John Bunyan (1628-1688) war von Haus aus ein einfacher Kesselflicker (wie schon sein Vater) und hatte gerade mal die minimale Schulbildung durchlaufen, die zu seiner Zeit ein einfacher Handwerker halt so durchlief. Nach einer Zeit als Soldat im englischen Bürgerkrieg kehrte er in seine Heimat und zu seinem Handwerk zurück. Dann aber erlebte er eine tiefgreifende geistliche Krise. Er bekehrte sich zum christlichen Glauben und trat in eine Baptistengemeinde ein. Dort stieg er rasch zum Prediger auf. Da er sich nicht der anglikanischen Kirche unterstellte, wurde er verhaftet und musste die nächsten zwölf Jahre im Gefängnis verbringen, und drei Jahre nach seiner Entlassung, 1678, noch einmal sechs Monate. In dieser Zeit schrieb er wahrscheinlich das vorliegende Werk – das bekannteste seiner Schriften.
The Pilgrim’s Progress (wie ich das Werk kurz nennen will) schildert in Form einer Allegorie den Weg eines Christen von seiner Bekehrung bis zu ewigen Seligkeit im Himmel. Das Buch ist vor allem als Bekehrungsschrift gedacht, sein literarischer Wert nicht gerade riesig. Bunyan schildert in Form einer Reise (genauer: einer Pilgerfahrt), wie ein Mann namens Christian (was im Englischen sowohl ein Vorname ist wie die Bezeichnung eines Angehörigen des christlichen Glaubens) sich auf den Weg zum himmlischen Jerusalem macht. Er trifft unterwegs auf verschiedene Hindernisse und Versuchungen, die teils die Form geografischer Gegebenheiten annehmen, teils die von anderen Menschen. Alle tragen dabei sprechende Namen. Selbst mit dem Teufel in Person kämpft Christ, der ihn in der Gestalt des Drachen Apollyon angreift. Beinahe unterliegt Christ – erst im letzten Moment kann er sein Schwert, das er bereits verloren hatte, noch einmal fassen und den Drachen tödlich verletzen. Zum Schluss findet er denn auch Einlass in die himmlische Stadt – ein Einlass, der natürlich erst mit dem Tod Christians erlangt wird.

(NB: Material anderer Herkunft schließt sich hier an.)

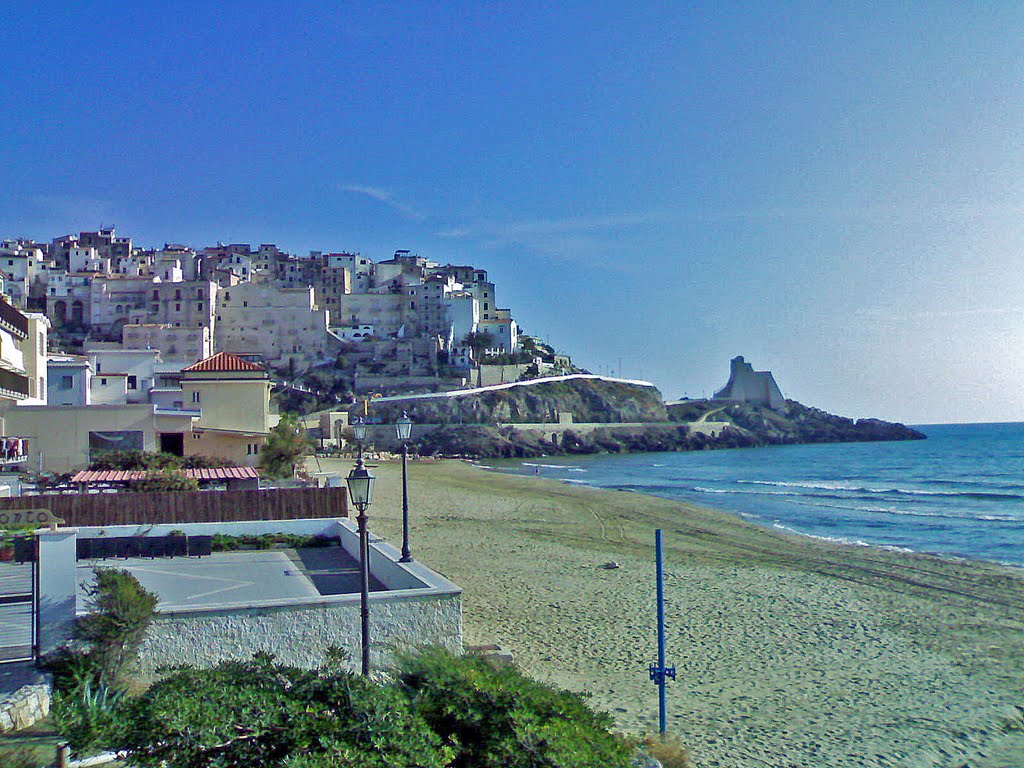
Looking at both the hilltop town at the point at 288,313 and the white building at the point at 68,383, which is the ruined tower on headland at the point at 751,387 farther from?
the white building at the point at 68,383

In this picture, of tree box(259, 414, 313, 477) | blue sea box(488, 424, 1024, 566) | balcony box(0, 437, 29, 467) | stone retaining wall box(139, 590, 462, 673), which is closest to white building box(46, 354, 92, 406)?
balcony box(0, 437, 29, 467)

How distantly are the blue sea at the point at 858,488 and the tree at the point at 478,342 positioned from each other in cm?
2196

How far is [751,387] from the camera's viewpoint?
13162 cm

Das Buch erhielt 1684 eine Fortsetzung, in der geschildert wurde, wie Christiana, die Gattin Christians, die zunächst zu Hause in der Stadt Zerstörung (Destruction) geblieben war, ja den guten Christians verlacht hatte ob seiner Erweckung – wie diese Christiana also, zusammen mit den Kindern und einer jungen Nachbarin sich ihrerseits auf den Weg macht. Waren schon im ersten Teil die meisten „Abenteuer“ Christians reine Wortgefechte, die er sich mit den Bösen und Faulen lieferte, so nimmt das im zweiten Teil definitiv überhand. Praktisch alle Gefahren und Nebenwege, auf die sich Christ noch verirrt hatte, sind mit Warntafeln ausgeschildert oder gar zugemauert, viele der Bösen offenbar nicht mehr existent. Wollte Bunyan aus literarischen Gründen einer Frau keine ähnlichen Versuchungen zuschreiben wie einem Mann? War er der Meinung, dass eine Frau tatsächlich weniger Anfechtungen auszustehen hätte? Oder war es gar, dass er dachte, dass tatsächlich viele der äußeren Gefahren, die einem echten Christen drohten in den paar Jahren seit dem ersten Teil sich vermindert hatten? Wir wissen es nicht. Jedenfalls kommt auch diese Reisegruppe schließlich ans Ziel.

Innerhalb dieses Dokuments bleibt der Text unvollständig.